Source: Ludwig Burger; Editing by David Holmes, Thomson Reuters
Germany’s BASF will likely pick Germany as the site for its next plant to produce chemicals for batteries used in electric cars, the group’s CEO told Manager Magazin.
BASF is building a factory to make cathode materials for batteries in Harjavalta, Finland, close to a nickel and cobalt refinery of raw materials partner Norilsk Nickel.
This is part of a larger 400 million euro (£345 million) investment plan to serve the European market for batteries that go into electric and hybrid vehicles.
BASF has said it was assessing several European locations for follow-up investments, including Schwarzheide in eastern Germany, under that plan.
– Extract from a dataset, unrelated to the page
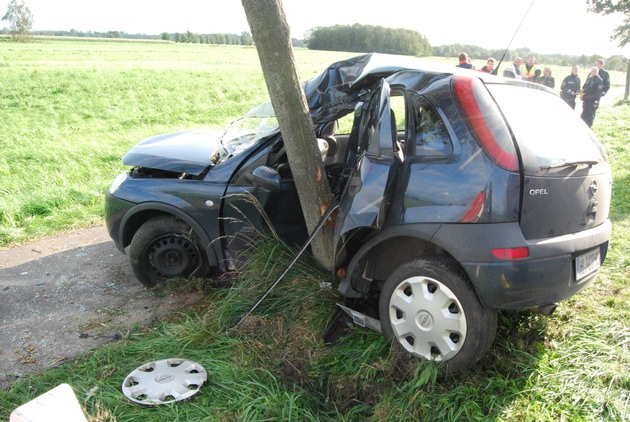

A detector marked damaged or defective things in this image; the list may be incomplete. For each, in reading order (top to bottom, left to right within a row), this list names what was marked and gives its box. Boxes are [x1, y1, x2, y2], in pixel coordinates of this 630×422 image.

shattered windshield [212, 101, 278, 165]
wrecked car [107, 52, 612, 372]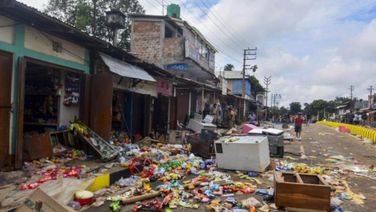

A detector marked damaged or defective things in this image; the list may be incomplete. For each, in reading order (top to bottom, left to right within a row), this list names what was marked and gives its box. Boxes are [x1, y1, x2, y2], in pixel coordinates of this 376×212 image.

“We will likely erect the second production step in the value chain … in Germany, but this decision has not been taken yet,” Chief Executive Martin Brudermueller told the monthly magazine in an interview published on Thursday.
He also said that BASF expects the overall market for cathode materials to be worth between 25 billion euros and 30 billion by 2025.
BASF is competing with Europe’s Umicore and Johnson Matthey as well as with a range of Chinese suppliers including Beijing Easpring and Ningbo Shanshan.
Earlier on Thursday, Brudermueller said on a conference call on third-quarter earnings that the company would publish further details on its battery chemical investment plans in Europe later this year or early 2020.